- _Do this_
From the listing below, extract verbatim every line from the one containing "Glancing at this" through the final line of the listing, inclusive, and output only those lines.

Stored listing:
----
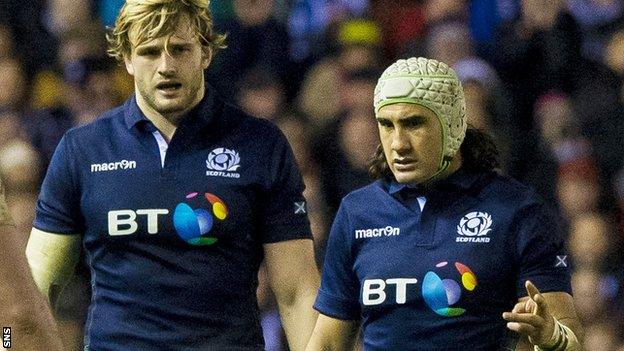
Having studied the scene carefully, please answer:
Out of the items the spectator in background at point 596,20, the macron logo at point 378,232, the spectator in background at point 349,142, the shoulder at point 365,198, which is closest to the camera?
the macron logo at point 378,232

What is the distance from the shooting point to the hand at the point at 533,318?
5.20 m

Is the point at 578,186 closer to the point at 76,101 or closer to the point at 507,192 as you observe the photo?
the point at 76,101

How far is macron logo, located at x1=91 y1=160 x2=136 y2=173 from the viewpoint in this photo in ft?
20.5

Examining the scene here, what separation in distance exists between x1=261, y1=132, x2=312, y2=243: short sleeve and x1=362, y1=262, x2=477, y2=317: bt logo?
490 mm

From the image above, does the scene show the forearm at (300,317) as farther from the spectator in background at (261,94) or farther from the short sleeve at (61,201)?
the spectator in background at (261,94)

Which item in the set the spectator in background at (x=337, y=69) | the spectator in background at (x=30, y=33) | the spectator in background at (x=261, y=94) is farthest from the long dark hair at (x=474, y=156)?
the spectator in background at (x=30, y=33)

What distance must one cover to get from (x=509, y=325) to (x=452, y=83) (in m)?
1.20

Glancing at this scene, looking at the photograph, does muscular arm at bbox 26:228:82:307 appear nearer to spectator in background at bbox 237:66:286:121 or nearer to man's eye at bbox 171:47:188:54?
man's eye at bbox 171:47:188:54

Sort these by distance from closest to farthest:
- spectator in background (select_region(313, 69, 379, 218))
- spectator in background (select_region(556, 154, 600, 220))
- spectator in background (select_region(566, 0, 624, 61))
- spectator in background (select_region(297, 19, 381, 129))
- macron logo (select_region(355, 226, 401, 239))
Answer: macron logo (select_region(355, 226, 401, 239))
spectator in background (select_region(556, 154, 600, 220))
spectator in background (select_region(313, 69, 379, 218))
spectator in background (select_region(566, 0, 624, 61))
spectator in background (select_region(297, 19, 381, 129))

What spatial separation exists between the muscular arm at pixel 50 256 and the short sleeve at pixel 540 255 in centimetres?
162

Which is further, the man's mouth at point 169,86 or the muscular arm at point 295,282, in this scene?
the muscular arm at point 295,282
----
- _Answer to this task_
Glancing at this scene, looking at the photograph, does muscular arm at bbox 26:228:82:307 appear nearer to spectator in background at bbox 237:66:286:121 or nearer to man's eye at bbox 171:47:188:54?
man's eye at bbox 171:47:188:54

Sort these by distance from closest to farthest:
- spectator in background (select_region(313, 69, 379, 218))
- spectator in background (select_region(556, 154, 600, 220))
- spectator in background (select_region(566, 0, 624, 61))
- spectator in background (select_region(297, 19, 381, 129))
- macron logo (select_region(355, 226, 401, 239))
Answer: macron logo (select_region(355, 226, 401, 239))
spectator in background (select_region(556, 154, 600, 220))
spectator in background (select_region(313, 69, 379, 218))
spectator in background (select_region(566, 0, 624, 61))
spectator in background (select_region(297, 19, 381, 129))

What spatial separation exists between the muscular arm at pixel 50 256 and the short sleeve at pixel 540 255 in centimetres?
162

Which is further, the man's mouth at point 169,86 or the muscular arm at point 295,282, in this scene?
the muscular arm at point 295,282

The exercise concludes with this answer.